*What is needed:*
Retype each line of the listing. Do not alter anything.

*Data to use:*
**********

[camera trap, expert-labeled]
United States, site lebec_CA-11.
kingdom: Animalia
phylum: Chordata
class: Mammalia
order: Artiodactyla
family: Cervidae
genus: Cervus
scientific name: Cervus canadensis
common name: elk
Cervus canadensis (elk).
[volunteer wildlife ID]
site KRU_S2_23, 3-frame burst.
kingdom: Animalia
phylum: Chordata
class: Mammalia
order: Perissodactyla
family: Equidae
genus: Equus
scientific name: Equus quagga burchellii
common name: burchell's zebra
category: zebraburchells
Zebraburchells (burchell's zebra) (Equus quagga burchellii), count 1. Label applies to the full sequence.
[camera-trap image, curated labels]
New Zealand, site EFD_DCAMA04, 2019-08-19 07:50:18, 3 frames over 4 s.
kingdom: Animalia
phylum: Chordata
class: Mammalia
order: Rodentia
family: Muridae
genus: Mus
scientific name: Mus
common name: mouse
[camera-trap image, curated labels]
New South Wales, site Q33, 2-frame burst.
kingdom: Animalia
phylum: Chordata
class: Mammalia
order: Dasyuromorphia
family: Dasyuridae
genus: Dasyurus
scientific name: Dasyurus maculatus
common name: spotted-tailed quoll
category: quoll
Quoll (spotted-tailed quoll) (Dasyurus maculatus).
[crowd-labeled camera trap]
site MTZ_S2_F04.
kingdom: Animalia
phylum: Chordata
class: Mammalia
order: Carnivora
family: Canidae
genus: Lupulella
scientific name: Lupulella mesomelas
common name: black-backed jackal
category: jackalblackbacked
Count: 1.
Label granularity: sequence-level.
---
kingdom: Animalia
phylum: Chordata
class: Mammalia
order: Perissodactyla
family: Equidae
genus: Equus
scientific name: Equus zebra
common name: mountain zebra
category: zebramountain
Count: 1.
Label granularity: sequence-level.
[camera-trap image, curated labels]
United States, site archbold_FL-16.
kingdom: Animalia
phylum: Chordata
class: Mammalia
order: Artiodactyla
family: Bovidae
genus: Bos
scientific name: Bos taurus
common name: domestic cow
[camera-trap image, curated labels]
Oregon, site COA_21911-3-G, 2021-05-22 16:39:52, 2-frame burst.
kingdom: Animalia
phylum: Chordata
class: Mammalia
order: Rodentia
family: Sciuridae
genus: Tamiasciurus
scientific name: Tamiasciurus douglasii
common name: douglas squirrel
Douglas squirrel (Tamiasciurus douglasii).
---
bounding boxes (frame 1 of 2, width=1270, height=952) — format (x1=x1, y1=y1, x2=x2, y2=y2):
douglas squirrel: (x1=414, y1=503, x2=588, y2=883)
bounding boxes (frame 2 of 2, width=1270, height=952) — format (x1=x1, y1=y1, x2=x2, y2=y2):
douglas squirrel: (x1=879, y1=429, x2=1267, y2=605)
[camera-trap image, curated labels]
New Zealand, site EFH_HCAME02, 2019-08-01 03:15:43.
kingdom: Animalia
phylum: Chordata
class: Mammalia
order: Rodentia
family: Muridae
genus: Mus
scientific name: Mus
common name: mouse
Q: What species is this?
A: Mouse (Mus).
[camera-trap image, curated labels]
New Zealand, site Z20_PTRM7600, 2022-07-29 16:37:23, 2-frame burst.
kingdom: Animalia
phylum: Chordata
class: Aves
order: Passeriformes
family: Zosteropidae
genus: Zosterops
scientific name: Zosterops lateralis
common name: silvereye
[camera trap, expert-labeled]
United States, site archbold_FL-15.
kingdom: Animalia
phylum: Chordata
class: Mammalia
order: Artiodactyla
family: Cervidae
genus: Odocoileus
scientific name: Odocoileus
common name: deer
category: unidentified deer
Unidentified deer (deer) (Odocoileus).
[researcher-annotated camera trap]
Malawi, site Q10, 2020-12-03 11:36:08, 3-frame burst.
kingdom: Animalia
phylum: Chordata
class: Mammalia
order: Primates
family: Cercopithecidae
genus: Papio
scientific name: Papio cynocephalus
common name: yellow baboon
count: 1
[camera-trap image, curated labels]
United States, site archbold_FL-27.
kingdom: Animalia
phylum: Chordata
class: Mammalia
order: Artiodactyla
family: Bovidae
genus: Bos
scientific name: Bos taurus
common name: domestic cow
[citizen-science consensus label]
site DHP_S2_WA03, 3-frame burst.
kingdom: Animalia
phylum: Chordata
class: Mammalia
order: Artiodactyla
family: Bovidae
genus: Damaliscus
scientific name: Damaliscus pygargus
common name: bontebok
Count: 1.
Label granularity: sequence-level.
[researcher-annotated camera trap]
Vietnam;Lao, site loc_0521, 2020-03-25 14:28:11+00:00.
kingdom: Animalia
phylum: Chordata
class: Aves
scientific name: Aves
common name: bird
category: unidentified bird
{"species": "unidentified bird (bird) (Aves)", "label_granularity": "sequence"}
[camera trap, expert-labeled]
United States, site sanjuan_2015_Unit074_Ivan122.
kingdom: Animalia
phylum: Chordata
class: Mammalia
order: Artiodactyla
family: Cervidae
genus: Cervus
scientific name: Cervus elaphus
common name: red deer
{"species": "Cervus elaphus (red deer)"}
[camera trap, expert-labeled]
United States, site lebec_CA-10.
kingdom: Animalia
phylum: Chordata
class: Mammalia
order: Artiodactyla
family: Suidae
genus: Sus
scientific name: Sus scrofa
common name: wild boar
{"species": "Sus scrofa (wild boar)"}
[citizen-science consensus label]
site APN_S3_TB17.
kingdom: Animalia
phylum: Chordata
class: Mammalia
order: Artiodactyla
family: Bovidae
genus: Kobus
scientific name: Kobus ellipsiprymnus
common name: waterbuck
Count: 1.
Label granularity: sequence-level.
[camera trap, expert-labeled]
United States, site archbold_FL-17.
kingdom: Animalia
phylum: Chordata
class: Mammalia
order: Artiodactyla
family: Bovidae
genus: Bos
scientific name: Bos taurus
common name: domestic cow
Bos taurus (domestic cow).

**********

*Problem solution:*
[camera trap, expert-labeled]
United States, site lebec_CA-11.
kingdom: Animalia
phylum: Chordata
class: Mammalia
order: Artiodactyla
family: Cervidae
genus: Cervus
scientific name: Cervus canadensis
common name: elk
Cervus canadensis (elk).
[volunteer wildlife ID]
site KRU_S2_23, 3-frame burst.
kingdom: Animalia
phylum: Chordata
class: Mammalia
order: Perissodactyla
family: Equidae
genus: Equus
scientific name: Equus quagga burchellii
common name: burchell's zebra
category: zebraburchells
Zebraburchells (burchell's zebra) (Equus quagga burchellii), count 1. Label applies to the full sequence.
[camera-trap image, curated labels]
New Zealand, site EFD_DCAMA04, 2019-08-19 07:50:18, 3 frames over 4 s.
kingdom: Animalia
phylum: Chordata
class: Mammalia
order: Rodentia
family: Muridae
genus: Mus
scientific name: Mus
common name: mouse
[camera-trap image, curated labels]
New South Wales, site Q33, 2-frame burst.
kingdom: Animalia
phylum: Chordata
class: Mammalia
order: Dasyuromorphia
family: Dasyuridae
genus: Dasyurus
scientific name: Dasyurus maculatus
common name: spotted-tailed quoll
category: quoll
Quoll (spotted-tailed quoll) (Dasyurus maculatus).
[crowd-labeled camera trap]
site MTZ_S2_F04.
kingdom: Animalia
phylum: Chordata
class: Mammalia
order: Carnivora
family: Canidae
genus: Lupulella
scientific name: Lupulella mesomelas
common name: black-backed jackal
category: jackalblackbacked
Count: 1.
Label granularity: sequence-level.
---
kingdom: Animalia
phylum: Chordata
class: Mammalia
order: Perissodactyla
family: Equidae
genus: Equus
scientific name: Equus zebra
common name: mountain zebra
category: zebramountain
Count: 1.
Label granularity: sequence-level.
[camera-trap image, curated labels]
United States, site archbold_FL-16.
kingdom: Animalia
phylum: Chordata
class: Mammalia
order: Artiodactyla
family: Bovidae
genus: Bos
scientific name: Bos taurus
common name: domestic cow
[camera-trap image, curated labels]
Oregon, site COA_21911-3-G, 2021-05-22 16:39:52, 2-frame burst.
kingdom: Animalia
phylum: Chordata
class: Mammalia
order: Rodentia
family: Sciuridae
genus: Tamiasciurus
scientific name: Tamiasciurus douglasii
common name: douglas squirrel
Douglas squirrel (Tamiasciurus douglasii).
---
bounding boxes (frame 1 of 2, width=1270, height=952) — format (x1=x1, y1=y1, x2=x2, y2=y2):
douglas squirrel: (x1=414, y1=503, x2=588, y2=883)
bounding boxes (frame 2 of 2, width=1270, height=952) — format (x1=x1, y1=y1, x2=x2, y2=y2):
douglas squirrel: (x1=879, y1=429, x2=1267, y2=605)
[camera-trap image, curated labels]
New Zealand, site EFH_HCAME02, 2019-08-01 03:15:43.
kingdom: Animalia
phylum: Chordata
class: Mammalia
order: Rodentia
family: Muridae
genus: Mus
scientific name: Mus
common name: mouse
Q: What species is this?
A: Mouse (Mus).
[camera-trap image, curated labels]
New Zealand, site Z20_PTRM7600, 2022-07-29 16:37:23, 2-frame burst.
kingdom: Animalia
phylum: Chordata
class: Aves
order: Passeriformes
family: Zosteropidae
genus: Zosterops
scientific name: Zosterops lateralis
common name: silvereye
[camera trap, expert-labeled]
United States, site archbold_FL-15.
kingdom: Animalia
phylum: Chordata
class: Mammalia
order: Artiodactyla
family: Cervidae
genus: Odocoileus
scientific name: Odocoileus
common name: deer
category: unidentified deer
Unidentified deer (deer) (Odocoileus).
[researcher-annotated camera trap]
Malawi, site Q10, 2020-12-03 11:36:08, 3-frame burst.
kingdom: Animalia
phylum: Chordata
class: Mammalia
order: Primates
family: Cercopithecidae
genus: Papio
scientific name: Papio cynocephalus
common name: yellow baboon
count: 1
[camera-trap image, curated labels]
United States, site archbold_FL-27.
kingdom: Animalia
phylum: Chordata
class: Mammalia
order: Artiodactyla
family: Bovidae
genus: Bos
scientific name: Bos taurus
common name: domestic cow
[citizen-science consensus label]
site DHP_S2_WA03, 3-frame burst.
kingdom: Animalia
phylum: Chordata
class: Mammalia
order: Artiodactyla
family: Bovidae
genus: Damaliscus
scientific name: Damaliscus pygargus
common name: bontebok
Count: 1.
Label granularity: sequence-level.
[researcher-annotated camera trap]
Vietnam;Lao, site loc_0521, 2020-03-25 14:28:11+00:00.
kingdom: Animalia
phylum: Chordata
class: Aves
scientific name: Aves
common name: bird
category: unidentified bird
{"species": "unidentified bird (bird) (Aves)", "label_granularity": "sequence"}
[camera trap, expert-labeled]
United States, site sanjuan_2015_Unit074_Ivan122.
kingdom: Animalia
phylum: Chordata
class: Mammalia
order: Artiodactyla
family: Cervidae
genus: Cervus
scientific name: Cervus elaphus
common name: red deer
{"species": "Cervus elaphus (red deer)"}
[camera trap, expert-labeled]
United States, site lebec_CA-10.
kingdom: Animalia
phylum: Chordata
class: Mammalia
order: Artiodactyla
family: Suidae
genus: Sus
scientific name: Sus scrofa
common name: wild boar
{"species": "Sus scrofa (wild boar)"}
[citizen-science consensus label]
site APN_S3_TB17.
kingdom: Animalia
phylum: Chordata
class: Mammalia
order: Artiodactyla
family: Bovidae
genus: Kobus
scientific name: Kobus ellipsiprymnus
common name: waterbuck
Count: 1.
Label granularity: sequence-level.
[camera trap, expert-labeled]
United States, site archbold_FL-17.
kingdom: Animalia
phylum: Chordata
class: Mammalia
order: Artiodactyla
family: Bovidae
genus: Bos
scientific name: Bos taurus
common name: domestic cow
Bos taurus (domestic cow).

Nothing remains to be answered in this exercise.